Jason E. Geistweidt
Jason Geistweidt is a trans-disciplinary artist working at the nexus of sonic art, physical computing, creative coding, networked systems, digital fabrication, interactive installation, and performance. Grounding his research is the use of purpose-built computational tools and systems for generating media via procedural, yet aleatoric or otherwise chance methodologies. Conceptually his practice is playing with ideas of control, intention, and expectation within the creative process. His approach is experimental and works to interconnect disparate systems in a desire to make the intangible — data, networks, computation, and the like — tangible through their transduction into objects, events, and experiences.
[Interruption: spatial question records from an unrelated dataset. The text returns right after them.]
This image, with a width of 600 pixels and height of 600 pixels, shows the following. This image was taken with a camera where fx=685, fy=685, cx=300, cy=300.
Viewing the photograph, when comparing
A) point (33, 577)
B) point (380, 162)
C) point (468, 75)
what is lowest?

His current project, QSL, in collaboration with Lucy Helton, stations 8 remote cameras in the decommissioned 1833 Buffalo Lighhouse. This automated system collects images of ice forming at the confluence of the Buffalo River and Lake Erie, transmitting those images back to the gallery via the WeFax radio/image protocol. Printed on continuous roll thermal paper, these objects/images will be affixed to the wall of Rivalry Projects January-April 2023. The exhibition moves to Penumbra Gallery in June 2023. QSL was awarded a media artist assistant fund grant from Wave Farm in partnership with NYSCA.
In 2021 Geistweidt exhibited Goodbye World! (with Jason Livingston), a work which uses historical data to demonstrate the rise in average global temperatures over time. The networked installation retrieves real-time meteorological data for 4 major cities at 5-minute intervals, juxtaposing the current temperature with 30-year average for that day and hour. The difference between these two metrics is reflected in the gaze of a quartet of taxidermized toy polar bear heads, whose eyes glow more intensely as the offset becomes more pronounced.
Geistweidt's ongoing Twittage project is an automatic technique for generating images from visual assets found in the open Twitter stream. A portmanteau of Twitter (the subject) and frottage (the technique), twittage pulls images from Twitter in real time, as they are posted, layering them one upon another, thus creating a digital rubbing of an ephemeral social media. He began working with this technique in early 2017 and has been using the algorithm to generate images for his Guy Debord bot @guydebordbot on Twitter as well as large prints.
Geistweidt holds a PhD from the Sonic Arts Research Center (SARC), Queen’s University Belfast, and a Master of Arts in Music Technology from the University of Limerick.